Classes started today. Began my return to academia in what I’m told was true doctoral student fashion — I missed my first class because I was on a conference call about a potential project :). It was completely worth it. Its fun to glean and interact [even minimally, at this point] with brilliant, engaged folks.
I made it to the second class, in a big theater filled to the brim with an eclectic smattering of students – undergrads, masters, doctoral, the works, from every discipline across the board. The class is out of the Energy & Resources Group and is titled “Energy and Society.” Its going to be awesome and cover a breadth of topics pretty quickly.
We concluded today’s lecture with a brief discussion of fossil fuel stores, much of which was enlightening to me. I knew about some of the general environmental issues surrounding tar sands and the rampant destruction producing crude from tar sands entails; I had little clue about the complete energy inefficiency of the process. The prof noted that if we include shale and oil/tar sands in our peak oil calculations, the notion that we’ve hit 50% capacity becomes moot — we’ve hit something like 2.5% capacity. That said, he mentioned that if we assume sweet crude to require environmental/energy inputs equal to 1, tar sands is 30 or 40% higher. The process for refining tar sands [which i’ll revisit as I learn more] goes something like the following:
Dig a deep-ass pit. Around 100m down, you’ll hit tar sands, or as the Canadians like to call it, oil sands. Mix with water and separate the oil. There’s a lot of sulfur in tar sands, and we don’t like sulfur. So we take CH4, strip the carbon off, and bubble this hydrogen through the tar sand slurry. This’ll form H2S. Precipitate the elemental sulfur in an ice bath, release the hydrogen into the atmosphere. You waste natural gas, you throw hydrogen away, and you get all of this goodness:
Apparently there’s a glut of sulfur in the market, so that just sits there in all its inimitable yellowness. Piles upon piles of sulfur cakes.

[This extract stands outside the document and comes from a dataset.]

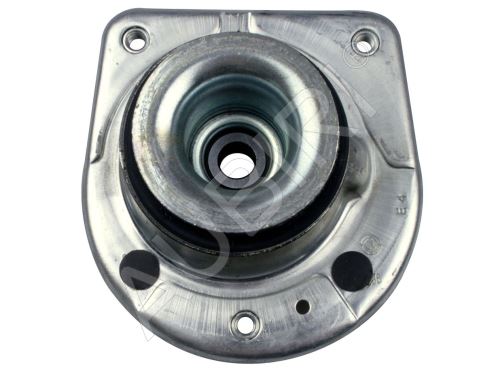 Front shock absorber mount Fiat Doblo 2000-2010 left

This process above is over-simplified, but that doesn’t change the fact that its completely f-ing insane. The size of the Athabascan tar sands hellhole is equivalent to Saudi Arabia’s oil field before it was pilfered. The government of Alberta thinks it can push production beyond 3 million barrels per day. Hard to imagine a world in which we’re not reliant on oil when we keep finding ways to extract it.